Lint Gate (runs first, blocks all other jobs)
All four checks must pass before any builds start:
- Formatting — ./mfc.sh format (auto-handled by pre-commit hook)
- Spelling — ./mfc.sh spelling
- Toolchain lint — ./mfc.sh lint (Python code quality)
- Source lint — checks for:
- Raw !$acc or !$omp directives (must use Fypp GPU macros)
- Double-precision intrinsics (dsqrt, dexp, dble, etc.)
Build and Test Matrix
After the lint gate passes:
- Platforms: Ubuntu and macOS
- Compilers: GNU (both), Intel OneAPI (Ubuntu only)

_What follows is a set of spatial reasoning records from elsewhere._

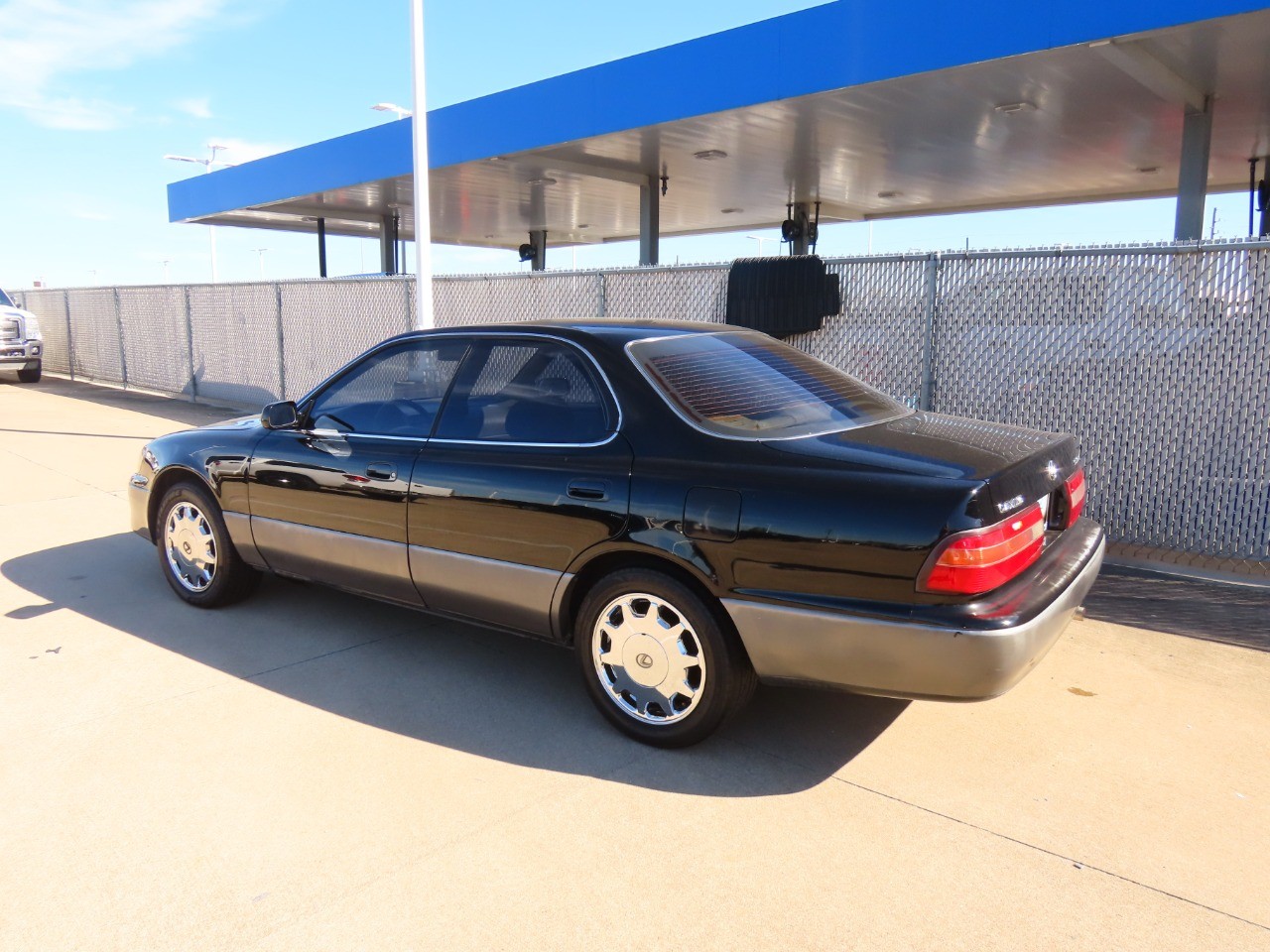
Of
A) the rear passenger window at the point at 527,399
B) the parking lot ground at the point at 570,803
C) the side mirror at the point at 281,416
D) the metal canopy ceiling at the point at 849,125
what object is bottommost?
the parking lot ground at the point at 570,803

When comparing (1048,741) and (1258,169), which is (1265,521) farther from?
(1258,169)

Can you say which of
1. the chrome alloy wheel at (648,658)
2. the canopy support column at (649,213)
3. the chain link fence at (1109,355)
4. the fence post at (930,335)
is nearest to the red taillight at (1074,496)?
the chrome alloy wheel at (648,658)

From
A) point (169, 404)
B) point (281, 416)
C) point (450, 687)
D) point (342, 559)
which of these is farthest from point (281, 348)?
point (450, 687)

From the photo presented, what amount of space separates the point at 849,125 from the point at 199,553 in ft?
39.0

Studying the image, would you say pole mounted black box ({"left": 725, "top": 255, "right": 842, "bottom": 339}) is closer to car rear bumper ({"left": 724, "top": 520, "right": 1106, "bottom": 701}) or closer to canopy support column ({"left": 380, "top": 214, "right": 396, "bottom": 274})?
car rear bumper ({"left": 724, "top": 520, "right": 1106, "bottom": 701})

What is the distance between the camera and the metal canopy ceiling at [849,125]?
1037cm

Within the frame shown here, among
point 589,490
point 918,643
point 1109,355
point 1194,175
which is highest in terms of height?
point 1194,175

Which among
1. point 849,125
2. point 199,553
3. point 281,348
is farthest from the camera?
point 849,125

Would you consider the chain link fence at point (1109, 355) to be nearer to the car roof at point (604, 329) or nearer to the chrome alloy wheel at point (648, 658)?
the car roof at point (604, 329)

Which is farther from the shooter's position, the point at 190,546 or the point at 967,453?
the point at 190,546

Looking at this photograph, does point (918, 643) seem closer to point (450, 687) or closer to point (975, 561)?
point (975, 561)

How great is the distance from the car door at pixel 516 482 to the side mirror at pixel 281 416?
3.31 feet

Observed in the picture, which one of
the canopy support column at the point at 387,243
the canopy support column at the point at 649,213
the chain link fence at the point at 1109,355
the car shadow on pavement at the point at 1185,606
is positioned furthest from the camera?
the canopy support column at the point at 387,243

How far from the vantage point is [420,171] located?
10.2m
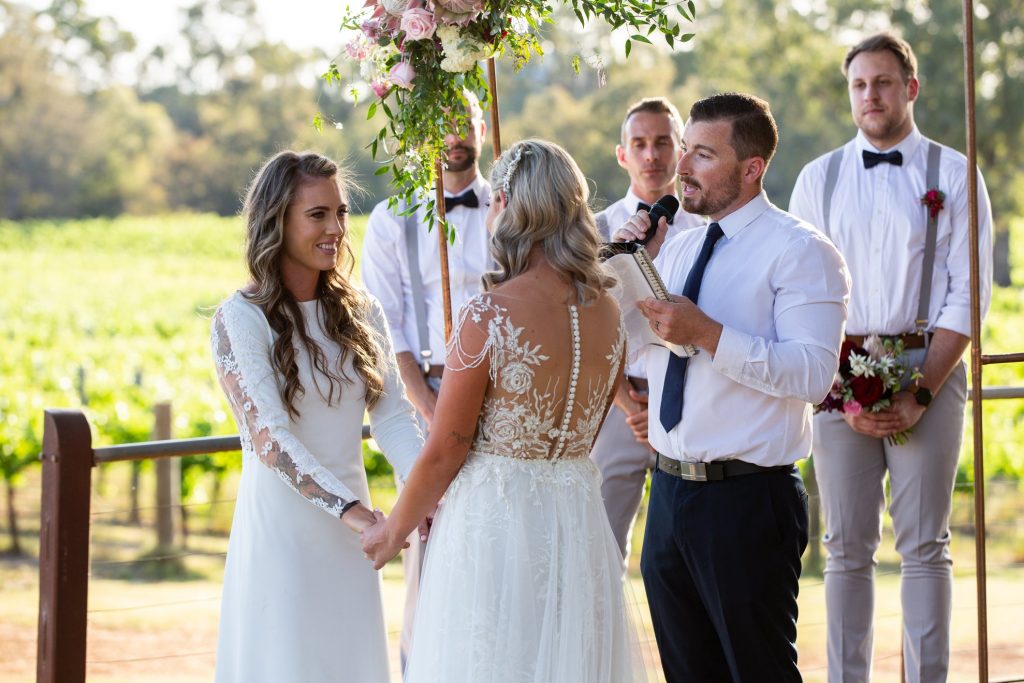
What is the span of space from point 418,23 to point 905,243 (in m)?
1.94

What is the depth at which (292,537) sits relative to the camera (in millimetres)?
3197

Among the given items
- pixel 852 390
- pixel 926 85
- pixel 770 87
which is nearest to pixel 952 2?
pixel 926 85

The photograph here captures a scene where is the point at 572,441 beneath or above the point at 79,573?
above

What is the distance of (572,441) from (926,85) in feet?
106

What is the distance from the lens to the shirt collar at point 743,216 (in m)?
3.28

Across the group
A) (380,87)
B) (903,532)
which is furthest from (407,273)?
(903,532)

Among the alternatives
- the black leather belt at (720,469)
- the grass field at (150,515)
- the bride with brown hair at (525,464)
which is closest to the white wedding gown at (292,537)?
the bride with brown hair at (525,464)

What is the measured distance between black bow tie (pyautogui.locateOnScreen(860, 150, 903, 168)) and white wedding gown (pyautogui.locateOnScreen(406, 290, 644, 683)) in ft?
5.91

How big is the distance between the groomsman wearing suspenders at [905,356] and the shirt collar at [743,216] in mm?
1105

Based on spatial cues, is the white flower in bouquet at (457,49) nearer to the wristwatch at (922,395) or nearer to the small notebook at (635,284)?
the small notebook at (635,284)

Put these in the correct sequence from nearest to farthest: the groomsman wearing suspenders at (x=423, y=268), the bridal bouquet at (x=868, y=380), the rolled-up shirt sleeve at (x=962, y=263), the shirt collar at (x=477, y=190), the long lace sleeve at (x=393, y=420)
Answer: the long lace sleeve at (x=393, y=420) → the bridal bouquet at (x=868, y=380) → the rolled-up shirt sleeve at (x=962, y=263) → the groomsman wearing suspenders at (x=423, y=268) → the shirt collar at (x=477, y=190)

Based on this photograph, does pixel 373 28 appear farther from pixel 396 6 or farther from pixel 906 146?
pixel 906 146

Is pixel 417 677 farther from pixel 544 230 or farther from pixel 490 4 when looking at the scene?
pixel 490 4

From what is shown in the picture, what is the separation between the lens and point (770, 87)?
39.5 meters
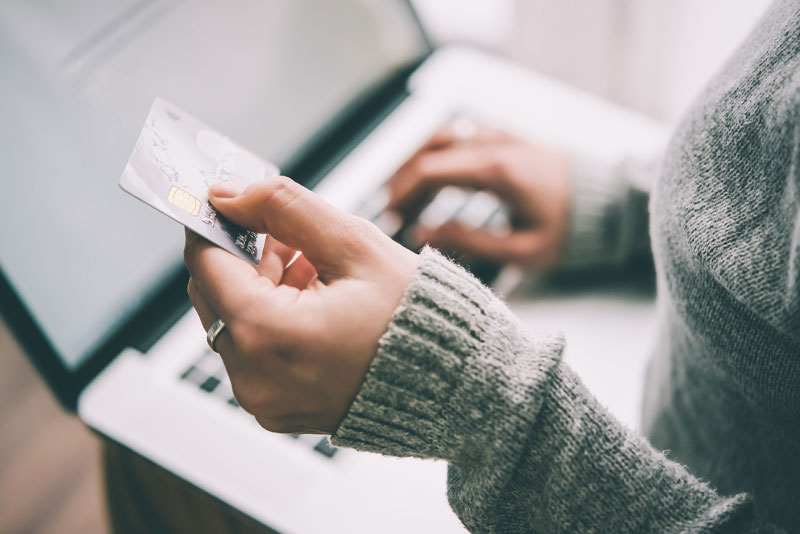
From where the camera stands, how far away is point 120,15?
1.61 ft

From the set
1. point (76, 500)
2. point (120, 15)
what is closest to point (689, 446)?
point (120, 15)

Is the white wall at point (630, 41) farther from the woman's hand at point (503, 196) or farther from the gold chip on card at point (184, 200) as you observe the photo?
the gold chip on card at point (184, 200)

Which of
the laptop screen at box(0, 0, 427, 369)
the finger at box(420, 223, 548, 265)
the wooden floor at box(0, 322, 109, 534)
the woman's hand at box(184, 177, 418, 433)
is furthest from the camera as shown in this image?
the wooden floor at box(0, 322, 109, 534)

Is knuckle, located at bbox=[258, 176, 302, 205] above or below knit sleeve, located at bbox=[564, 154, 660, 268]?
below

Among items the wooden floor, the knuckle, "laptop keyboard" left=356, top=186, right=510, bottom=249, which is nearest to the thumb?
the knuckle

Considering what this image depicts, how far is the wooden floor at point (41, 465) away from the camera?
92 centimetres

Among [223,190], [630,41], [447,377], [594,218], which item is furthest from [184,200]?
Result: [630,41]

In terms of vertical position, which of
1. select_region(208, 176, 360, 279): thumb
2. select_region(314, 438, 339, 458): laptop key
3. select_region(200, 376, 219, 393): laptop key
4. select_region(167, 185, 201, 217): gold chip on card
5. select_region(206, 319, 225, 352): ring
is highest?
select_region(208, 176, 360, 279): thumb

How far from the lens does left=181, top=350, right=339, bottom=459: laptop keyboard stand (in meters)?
0.53

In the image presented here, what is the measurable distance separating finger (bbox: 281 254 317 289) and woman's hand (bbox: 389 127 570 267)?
0.27 m

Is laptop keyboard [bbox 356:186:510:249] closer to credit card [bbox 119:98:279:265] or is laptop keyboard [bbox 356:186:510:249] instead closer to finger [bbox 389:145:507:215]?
finger [bbox 389:145:507:215]

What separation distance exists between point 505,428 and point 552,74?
2.59ft

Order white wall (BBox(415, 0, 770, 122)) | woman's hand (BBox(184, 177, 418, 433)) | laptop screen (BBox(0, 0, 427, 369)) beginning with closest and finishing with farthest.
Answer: woman's hand (BBox(184, 177, 418, 433)) → laptop screen (BBox(0, 0, 427, 369)) → white wall (BBox(415, 0, 770, 122))

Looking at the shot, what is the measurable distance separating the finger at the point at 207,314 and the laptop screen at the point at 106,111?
0.16 metres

- Modes: debug + release, MPI + no-MPI, double + single precision
- HPC runners: Phoenix (NVIDIA/nvfortran), Frontier (AMD/Cray ftn) — both OpenACC and OpenMP backends
- Retries: Tests retry up to 3 times before failing
- Cleanliness check: Compiler warnings are tracked — your PR cannot increase the warning count
Common CI Failures
| Failure | Fix |
| Formatting check | Pre-commit hook handles this; if you bypassed it, run ./mfc.sh format |
| Raw pragma detected | Replace !$acc/!$omp with Fypp GPU macros (see GPU Parallelization) |
| Double-precision intrinsic | Use generic intrinsic with wp kind (e.g., sqrt not dsqrt) |
| Golden file mismatch | If intentional: ./mfc.sh test --generate --only <UUID> |
| Warnings increased | Fix the new compiler warnings before merging |
See Troubleshooting Guide for detailed debugging workflows.
Documentation
- Add or update Doxygen docstrings in source files for new public routines
- Update markdown docs under docs/ if user-facing behavior changes
- Provide a minimal example case in examples/ for new features when practical
Submitting a Pull Request
- PRs come from your fork. Do not create branches on MFlowCode/MFC directly. Push to your fork and open a PR from there against MFlowCode/MFC:master.
- One PR = one logical change. Split large changes into focused PRs.
- Fill out the PR template. Remove checklist items that don't apply.
- Link issues with Fixes #<id> or Part of #<id>.
- Ensure CI passes before requesting review. Run ./mfc.sh test locally first. Formatting and linting are handled automatically by the pre-commit hook.
- Describe your testing: what you ran, which compilers/platforms you used.
If your change touches GPU code (src/simulation/), see the GPU checklist in the PR template.
Code Review and Merge
- Respond to reviewer comments promptly
- Push focused updates; each push re-runs CI, so batch your fixes
- A maintainer will merge your PR once all reviews are approved and CI is green
If your PR is large or architectural, consider opening an issue first to discuss the approach.